*TEXTO PARA ANALIZAR*:
Aunque pagan el monotributo, toda la vida se atendieron en hospitales públicos. Saben que existe el sindicato  pero nunca se afiliaron. Las Velázquez aseguran que son sus propias jefas y que no necesitan que nadie las defienda. A sus hijos, en cambio, les inculcaron otra cosa. Los motivaron a estudiar en la universidad pública y a buscar trabajo en blanco con obra social y jornadas de 8 horas. Y salió bastante bien. 

Detrás de las once hermanas hay 32 sobrinos: un politólogo, una ingeniera agrónoma, dos abogados, una instrumentadora quirúrgica y varios estudiantes universitarios. Dos emigraron a España, 18 tienen trabajo formal en Argentina y los demás están en la búsqueda o con su propio emprendimiento. Todos heredaron algo en común: la creencia de que trabajando se consiguen las cosas y reconocen el costo de lo que tienen hoy.

—Eso es jodido Luli, no te tenés que dejar estar.

—Yo por eso todas las noches me pongo la bolsa de agua caliente en la cintura y no sabes cómo me alivia, por más que a veces no me duela, para prevenir más que nada.

—Lo importante Lu es no tomar ninguna pastilla. Después dependés de eso para que no te duela todo, es un lío tremendo.

Sus juntadas son siempre en la casa de alguna. En Argentina nunca fueron a comer a algún lugar solas, a menos que sus hijos hagan plan y las inviten.

—Nosotras no vamos a perder el tiempo, a tirar la plata por ahí. Siempre fuimos muchas y nos arreglamos juntándonos en una casa. Tomando una gaseosa, un jugo y algo para picar. Para conversar nomás no es necesario ir muy lejos.

*CONTENIDO DE DATOS*:
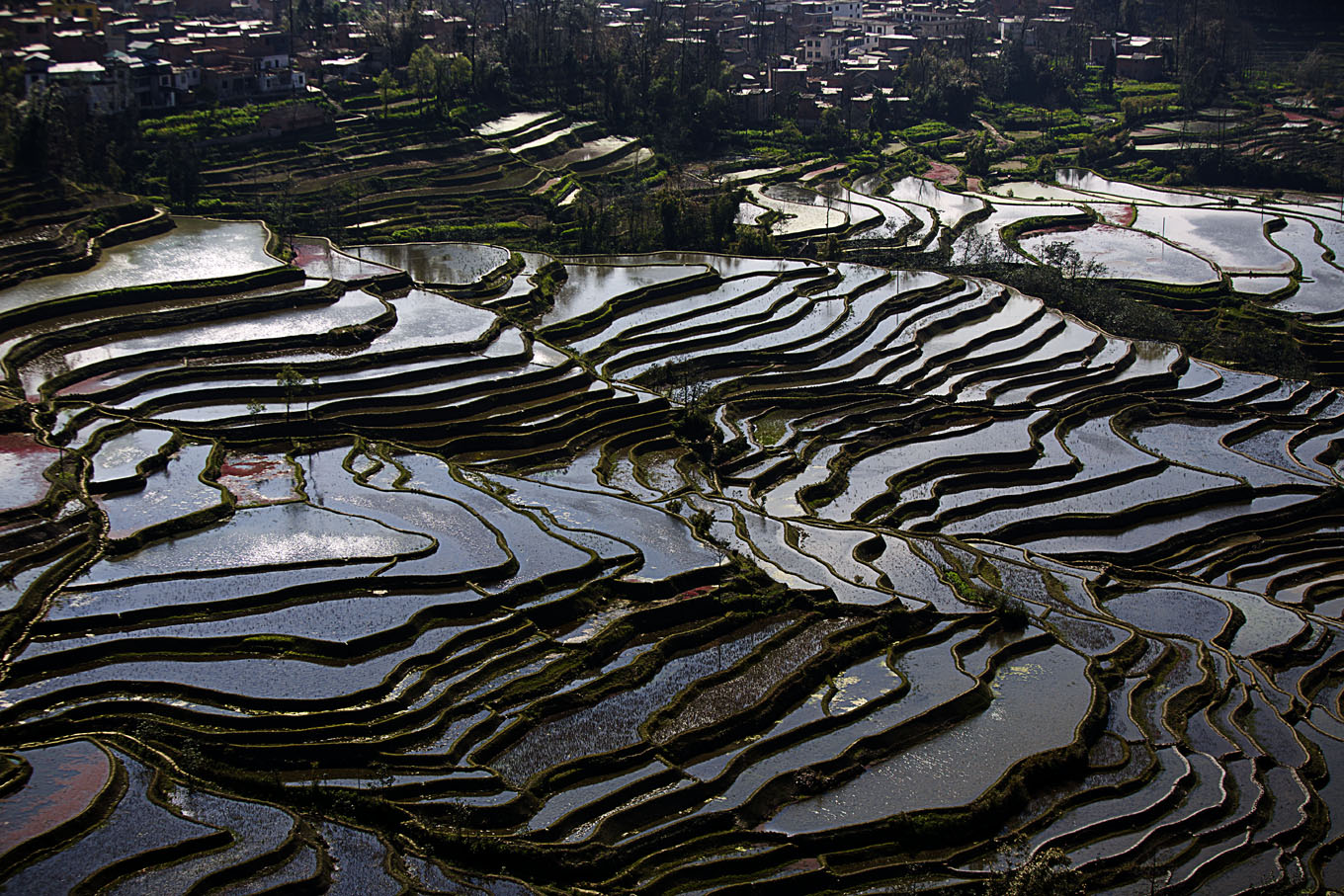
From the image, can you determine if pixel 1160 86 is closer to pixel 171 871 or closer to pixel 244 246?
pixel 244 246

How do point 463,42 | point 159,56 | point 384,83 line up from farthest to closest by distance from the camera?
point 463,42, point 384,83, point 159,56

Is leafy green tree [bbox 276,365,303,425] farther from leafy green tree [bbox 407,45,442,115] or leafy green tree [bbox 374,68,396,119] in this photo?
leafy green tree [bbox 407,45,442,115]

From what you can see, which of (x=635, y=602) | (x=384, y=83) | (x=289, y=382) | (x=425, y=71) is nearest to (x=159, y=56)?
(x=384, y=83)

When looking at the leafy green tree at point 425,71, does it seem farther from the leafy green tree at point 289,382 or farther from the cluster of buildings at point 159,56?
the leafy green tree at point 289,382

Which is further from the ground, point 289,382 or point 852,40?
point 852,40

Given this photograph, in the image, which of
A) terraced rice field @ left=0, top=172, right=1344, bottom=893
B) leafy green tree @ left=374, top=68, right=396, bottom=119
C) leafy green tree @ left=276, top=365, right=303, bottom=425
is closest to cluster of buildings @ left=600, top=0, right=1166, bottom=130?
leafy green tree @ left=374, top=68, right=396, bottom=119

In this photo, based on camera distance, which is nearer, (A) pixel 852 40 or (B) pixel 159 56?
(B) pixel 159 56

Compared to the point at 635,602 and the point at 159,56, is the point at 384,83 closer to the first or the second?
the point at 159,56

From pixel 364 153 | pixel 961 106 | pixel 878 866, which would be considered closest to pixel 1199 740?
pixel 878 866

*CONSIGNA DE LA TAREA*: Repite sin cambios el pasaje del texto sobre las hermanas Velázquez que va desde "Detrás de las" hasta "que dejar estar.", este último incluido. Los registros no intervienen en esto.

*RESULTADO DEL EJERCICIO*:
Detrás de las once hermanas hay 32 sobrinos: un politólogo, una ingeniera agrónoma, dos abogados, una instrumentadora quirúrgica y varios estudiantes universitarios. Dos emigraron a España, 18 tienen trabajo formal en Argentina y los demás están en la búsqueda o con su propio emprendimiento. Todos heredaron algo en común: la creencia de que trabajando se consiguen las cosas y reconocen el costo de lo que tienen hoy.

—Eso es jodido Luli, no te tenés que dejar estar.